Together, these alterations reinforce the pseudohypoxic state and set the stage for understanding how chromaffin cells maintain viability under stress.

No new biological discoveries were made in this study, but we were able to suggest a mechanistic link between SDH-b loss and cellular bioenergetic adaptation, i.e. the transition to a pseudo-hypoxic state despite oxygen availability in SDH deficient tumours.

Furthermore, we parameterised the model with extensive 13C-labelling metabolic flux data from wild-type and SDH-b knockout chromaffin cells, increasing the mechanistic credibility of the model.

— Ielyaas Cloete (CRM)

Mechanisms of Resilience and Therapeutic Potential

Importantly, the model helps explain how chromaffin cells retain Complex I activity under these conditions.
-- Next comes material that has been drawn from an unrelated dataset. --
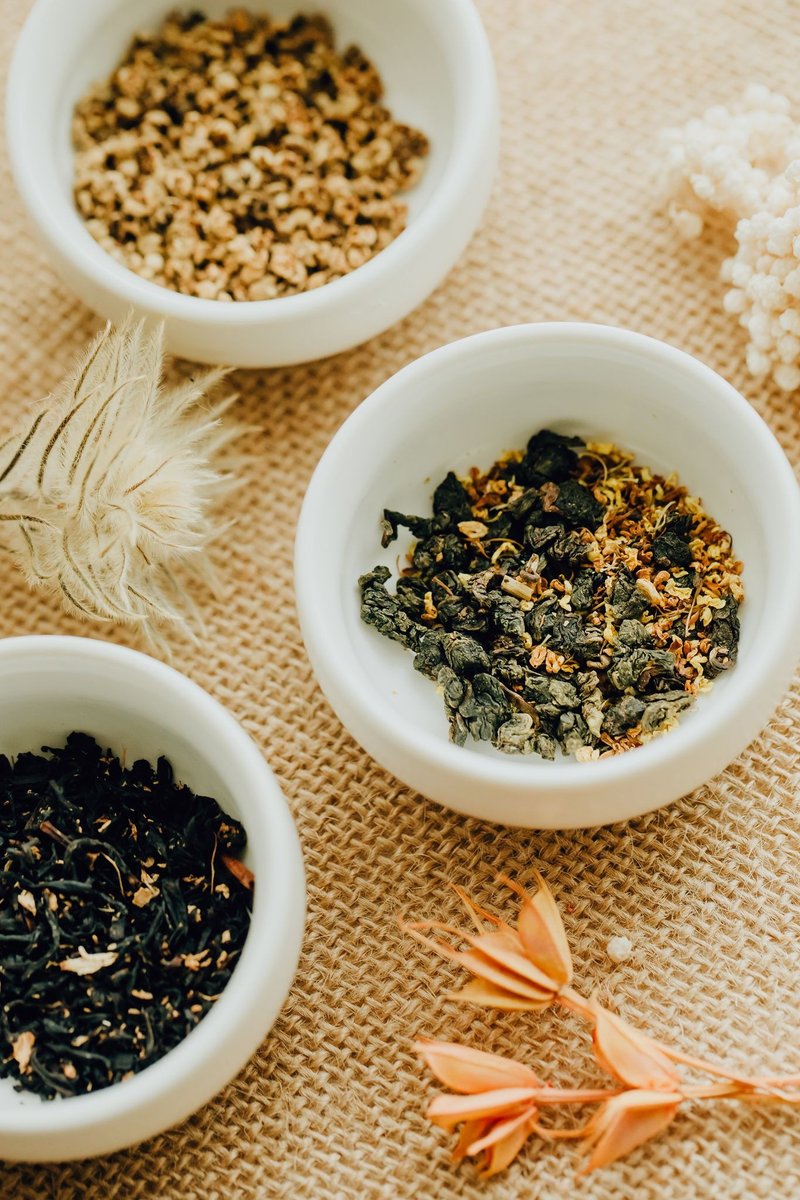 桂花烏龍茶-原葉立體茶包 清新雅緻 - 茶葉/茶包/水果茶 - 新鮮食材 橘色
This retention appears to be linked to cofactor oxidation, which contributes to managing mitochondrial swelling and limits the reversal of ATP synthase—allowing the cell to maintain viability without undergoing lysis. By capturing these key adaptive responses—such as Complex I compensation, ATP synthase reversal, and the shift toward a pseudohypoxic phenotype—the model also establishes itself as a versatile platform for investigating SDH-related dysfunctions in pheochromocytomas and other disease contexts.

Moreover, these findings offer a mechanistic explanation for the metabolic resilience of chromaffin cells in the face of SDH-b dysfunction and highlight potential targets—such as proton leak regulation and Complex I stabilization—for future therapeutic exploration.
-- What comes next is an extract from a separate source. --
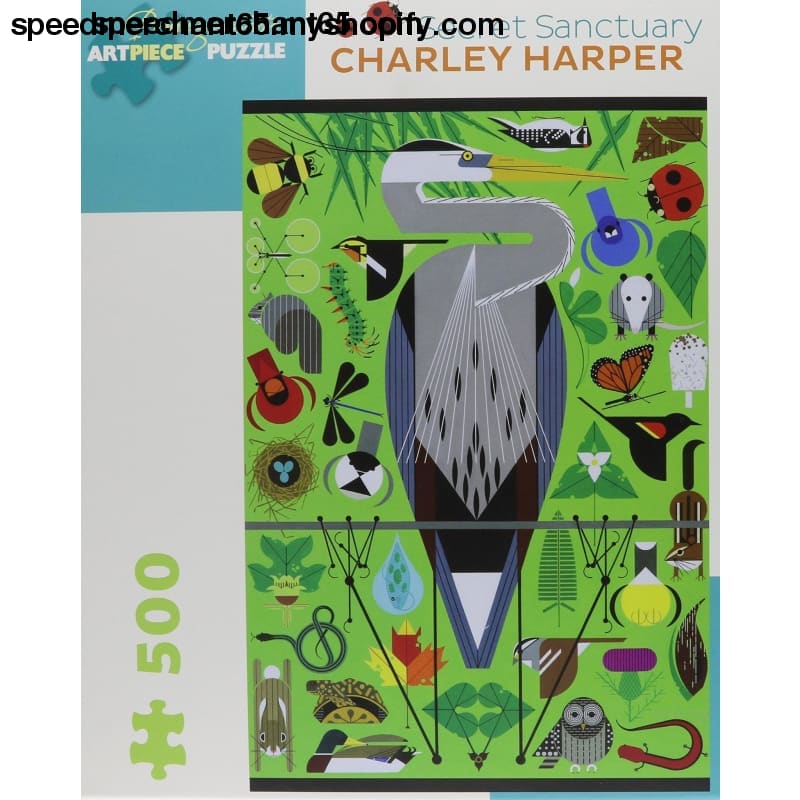 Charley Harper: Secret Sanctuary 500-Piece Jigsaw Puzzle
A Platform for Future Exploration

While the current model simplifies certain aspects of cellular metabolism—such as treating glycolysis as a single net reaction or assuming a static extracellular environment—these choices have enabled a focused and computationally efficient framework centered on mitochondrial dynamics. Far from limiting its utility, they provide a solid foundation for future refinements.

Next steps include incorporating calcium fluxes, mitochondrial permeability transition pore (mPTP) behavior, and compartment-specific mitochondrial responses. These additions will enhance the model’s predictive power and biomedical relevance, allowing researchers to explore the interplay between metabolism and cellular stress signaling in greater detail.

For this study the bulk of my collaboration was with Elías. My role in the modelling process was including the regulatory effects of calcium on metabolite dynamics without modelling calcium dynamically. That being said, I enjoy collaborating with experimental biologists and clinicians, and figuring out how to use mathematics to answer questions and gain insights in physiology.

— Ielyaas Cloete (CRM)

Mathematics as a Tool for Biomedical Insight

This study exemplifies the power of mathematical modeling in biomedical research. By simulating the complex interplay between metabolism, ion transport, and mitochondrial dynamics, the authors offer a new lens through which to understand cellular resilience. The model provides a first step toward a robust framework for studying SDH-b loss and its consequences—not only in chromaffin cells but potentially in other pathological contexts.

As the model evolves, it may help uncover new strategies for stabilizing mitochondrial function in disease and inspire future research at the intersection of mathematics, biology, and medicine. Ultimately, this research shows how mathematics can help us understand—and perhaps one day treat—the hidden vulnerabilities of our cells.